I see the giraffes fall in Christmas red and shatter on the ground, like a decoration. The firework gives out. There is only the weak glow of floodlights.
I run toward the giraffes. I am knocked to the ground by a secret policeman. I get up unsteadily. My hip is bruised. I am awake. I see everything around me in great detail, but I am not in another place; I have not awoken as operatic Amina, in the arms of my love.
I am taken and locked in a trailer, where I can see nothing but hear shots ringing out in quick succession after long silences.
I am taken now to an StB officer. I brush the quicklime from my dress.
“How did you get in here?” he asks.
“Through the zebras.”
“What?”
“Through the cages.”
“You’re in serious trouble,” he says.
The giraffe keeper arrives.
“Amina!” he says quietly. “You’ve come.”
I push forward and embrace him. I have not seen him since the quarantine began.
“You’re under arrest,” the StB officer says.
The keeper steps in front of me.
“You’ll have to arrest me first,” he says.
“We need you,” the StB man says.
“She’s useful,” the keeper says. “The giraffes know her.”
We are silent.
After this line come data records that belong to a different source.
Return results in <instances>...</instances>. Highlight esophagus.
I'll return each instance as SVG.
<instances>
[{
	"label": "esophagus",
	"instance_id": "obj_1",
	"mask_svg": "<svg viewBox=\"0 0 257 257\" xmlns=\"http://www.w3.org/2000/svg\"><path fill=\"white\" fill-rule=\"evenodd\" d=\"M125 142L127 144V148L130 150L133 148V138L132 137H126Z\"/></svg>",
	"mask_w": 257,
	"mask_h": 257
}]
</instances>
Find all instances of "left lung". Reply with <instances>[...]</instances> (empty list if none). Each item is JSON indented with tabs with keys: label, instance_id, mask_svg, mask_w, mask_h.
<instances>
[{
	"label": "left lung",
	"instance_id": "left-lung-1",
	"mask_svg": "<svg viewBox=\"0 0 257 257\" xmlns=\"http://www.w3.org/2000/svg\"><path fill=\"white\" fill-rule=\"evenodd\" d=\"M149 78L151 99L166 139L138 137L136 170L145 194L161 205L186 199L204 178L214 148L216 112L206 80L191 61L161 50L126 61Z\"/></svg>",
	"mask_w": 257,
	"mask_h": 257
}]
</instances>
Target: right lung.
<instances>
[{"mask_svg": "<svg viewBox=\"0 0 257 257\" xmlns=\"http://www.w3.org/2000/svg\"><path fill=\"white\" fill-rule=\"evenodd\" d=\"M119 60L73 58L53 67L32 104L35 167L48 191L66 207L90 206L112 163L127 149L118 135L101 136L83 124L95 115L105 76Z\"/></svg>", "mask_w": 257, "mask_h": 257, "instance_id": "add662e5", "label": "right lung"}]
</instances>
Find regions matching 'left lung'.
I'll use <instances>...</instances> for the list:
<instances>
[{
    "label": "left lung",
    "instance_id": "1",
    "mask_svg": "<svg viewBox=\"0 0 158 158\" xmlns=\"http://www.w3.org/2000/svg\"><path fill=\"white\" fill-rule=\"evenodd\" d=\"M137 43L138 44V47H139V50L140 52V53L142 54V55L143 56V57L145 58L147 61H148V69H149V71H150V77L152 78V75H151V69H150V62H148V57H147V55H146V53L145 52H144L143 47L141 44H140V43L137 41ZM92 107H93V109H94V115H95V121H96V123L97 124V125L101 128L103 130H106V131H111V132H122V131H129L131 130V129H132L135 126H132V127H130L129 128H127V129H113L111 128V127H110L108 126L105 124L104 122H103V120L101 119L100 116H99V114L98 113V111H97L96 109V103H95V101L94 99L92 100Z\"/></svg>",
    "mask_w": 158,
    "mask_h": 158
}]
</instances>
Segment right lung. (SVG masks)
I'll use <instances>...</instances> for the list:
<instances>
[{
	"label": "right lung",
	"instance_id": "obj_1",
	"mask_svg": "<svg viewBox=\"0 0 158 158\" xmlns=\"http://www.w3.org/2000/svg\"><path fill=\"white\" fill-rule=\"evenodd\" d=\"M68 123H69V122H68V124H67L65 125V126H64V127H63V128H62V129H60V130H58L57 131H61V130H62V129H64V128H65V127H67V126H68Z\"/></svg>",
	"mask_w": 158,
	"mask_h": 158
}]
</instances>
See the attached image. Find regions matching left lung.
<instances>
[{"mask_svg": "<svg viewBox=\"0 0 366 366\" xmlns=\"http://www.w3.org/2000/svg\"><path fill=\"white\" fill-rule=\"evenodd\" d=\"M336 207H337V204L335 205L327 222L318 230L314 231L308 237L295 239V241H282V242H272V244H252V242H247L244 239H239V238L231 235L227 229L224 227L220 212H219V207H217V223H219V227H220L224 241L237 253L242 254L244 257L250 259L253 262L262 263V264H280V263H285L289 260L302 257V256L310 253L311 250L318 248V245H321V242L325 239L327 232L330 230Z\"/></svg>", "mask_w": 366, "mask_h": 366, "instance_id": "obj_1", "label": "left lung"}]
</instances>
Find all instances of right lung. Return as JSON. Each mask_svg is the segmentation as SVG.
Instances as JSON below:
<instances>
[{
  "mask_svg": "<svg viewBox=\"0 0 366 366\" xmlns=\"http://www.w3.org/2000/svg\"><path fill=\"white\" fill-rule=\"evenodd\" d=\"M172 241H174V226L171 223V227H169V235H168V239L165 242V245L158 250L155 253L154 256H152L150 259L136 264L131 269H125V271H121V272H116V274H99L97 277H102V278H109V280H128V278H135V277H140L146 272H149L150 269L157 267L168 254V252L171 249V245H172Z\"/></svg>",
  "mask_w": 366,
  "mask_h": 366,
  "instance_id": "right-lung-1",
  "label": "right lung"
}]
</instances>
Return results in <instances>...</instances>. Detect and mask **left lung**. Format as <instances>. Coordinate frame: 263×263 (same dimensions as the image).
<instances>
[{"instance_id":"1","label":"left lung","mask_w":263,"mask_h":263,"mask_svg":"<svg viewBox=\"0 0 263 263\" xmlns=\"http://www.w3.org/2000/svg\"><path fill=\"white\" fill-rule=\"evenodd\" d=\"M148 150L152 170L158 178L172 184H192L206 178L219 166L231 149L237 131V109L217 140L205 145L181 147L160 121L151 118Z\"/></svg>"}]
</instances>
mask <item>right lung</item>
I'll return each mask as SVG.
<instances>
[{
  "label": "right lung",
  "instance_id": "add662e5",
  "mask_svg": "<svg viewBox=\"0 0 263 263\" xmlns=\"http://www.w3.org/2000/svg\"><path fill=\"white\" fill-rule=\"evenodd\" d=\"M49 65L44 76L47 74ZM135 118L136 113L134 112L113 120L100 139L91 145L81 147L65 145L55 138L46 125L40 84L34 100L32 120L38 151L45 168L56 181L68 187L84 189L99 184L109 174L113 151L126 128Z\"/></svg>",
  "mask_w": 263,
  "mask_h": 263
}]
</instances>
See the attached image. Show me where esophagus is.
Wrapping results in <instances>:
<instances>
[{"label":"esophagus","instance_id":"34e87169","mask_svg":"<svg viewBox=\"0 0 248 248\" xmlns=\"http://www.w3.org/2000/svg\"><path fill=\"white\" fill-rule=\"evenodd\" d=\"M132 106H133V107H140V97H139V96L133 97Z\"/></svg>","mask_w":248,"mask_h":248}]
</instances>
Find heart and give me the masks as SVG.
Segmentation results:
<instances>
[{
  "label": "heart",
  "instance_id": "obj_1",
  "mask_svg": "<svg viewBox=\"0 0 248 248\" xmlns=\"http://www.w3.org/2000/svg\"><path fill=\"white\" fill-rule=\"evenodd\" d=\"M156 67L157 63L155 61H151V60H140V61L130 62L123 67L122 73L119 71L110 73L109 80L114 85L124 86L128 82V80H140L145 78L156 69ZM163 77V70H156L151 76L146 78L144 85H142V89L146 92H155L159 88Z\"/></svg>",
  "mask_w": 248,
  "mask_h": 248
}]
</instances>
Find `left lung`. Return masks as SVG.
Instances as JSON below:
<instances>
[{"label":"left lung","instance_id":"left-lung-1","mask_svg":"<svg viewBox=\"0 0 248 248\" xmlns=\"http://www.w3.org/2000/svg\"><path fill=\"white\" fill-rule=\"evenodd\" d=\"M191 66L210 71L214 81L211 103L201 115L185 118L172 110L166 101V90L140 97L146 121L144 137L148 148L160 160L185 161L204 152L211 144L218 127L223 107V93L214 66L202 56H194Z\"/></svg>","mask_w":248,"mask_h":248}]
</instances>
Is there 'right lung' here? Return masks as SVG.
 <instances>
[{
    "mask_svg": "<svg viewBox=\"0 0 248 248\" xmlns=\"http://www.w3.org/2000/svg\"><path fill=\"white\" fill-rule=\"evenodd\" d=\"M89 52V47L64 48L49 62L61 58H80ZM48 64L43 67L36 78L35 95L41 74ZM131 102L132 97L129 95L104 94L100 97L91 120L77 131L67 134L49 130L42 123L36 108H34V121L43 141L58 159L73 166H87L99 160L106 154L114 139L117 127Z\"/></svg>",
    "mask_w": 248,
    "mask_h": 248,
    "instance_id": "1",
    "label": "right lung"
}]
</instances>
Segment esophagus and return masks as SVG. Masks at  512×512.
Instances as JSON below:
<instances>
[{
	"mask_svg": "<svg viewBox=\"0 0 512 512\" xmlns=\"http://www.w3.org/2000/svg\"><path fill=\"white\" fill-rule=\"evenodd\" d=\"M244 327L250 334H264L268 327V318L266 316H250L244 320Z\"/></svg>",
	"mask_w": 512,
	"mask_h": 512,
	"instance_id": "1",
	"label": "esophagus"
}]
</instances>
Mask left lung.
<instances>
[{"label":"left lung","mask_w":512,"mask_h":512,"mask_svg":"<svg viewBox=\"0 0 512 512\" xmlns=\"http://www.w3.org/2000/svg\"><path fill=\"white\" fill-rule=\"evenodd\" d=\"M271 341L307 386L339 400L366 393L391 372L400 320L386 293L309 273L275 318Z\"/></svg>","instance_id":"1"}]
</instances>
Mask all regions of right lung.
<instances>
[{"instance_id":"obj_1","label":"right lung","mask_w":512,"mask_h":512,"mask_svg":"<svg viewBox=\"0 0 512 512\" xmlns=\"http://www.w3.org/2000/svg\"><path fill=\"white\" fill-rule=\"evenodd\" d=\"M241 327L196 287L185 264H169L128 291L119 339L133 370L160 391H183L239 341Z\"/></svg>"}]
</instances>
We stand off from one another. A young man, a scientist, comes forward. He takes the StB officer to one side. The keeper turns to me. “You can be a comfort to the giraffes,” he says. “You can do that.”

 

 

 

 

THE STB OFFICER HAS BEEN persuaded to let me stay. I must hold up a flashlight to the giraffes. I must still them in their eyes and then shine on a spot at the back of the head where the sharpshooter is meant to aim.
“If they see you in the last moment, that will be something,” the keeper says, but oddly.
I place my hands to his cheeks. I look at him closely through his goggles. He is sleepwalking. He has walked inward from this moment, far away. There are some who, though asleep, behave as though they were awake.

 

 

 

 

THE SHARPSHOOTER IS KINDLY, but drunk.
“Shine it at the back of the ear,” he says.
I aim the flashlight.
“Down. Across. That’s it!”
“Wait,” I say.
I run into the giraffe house. I go up the stairs to the loft. I take an armful of browse cut from the acacia trees overhanging the fountain of St. George. I bring it back to the fence. I sort the branches.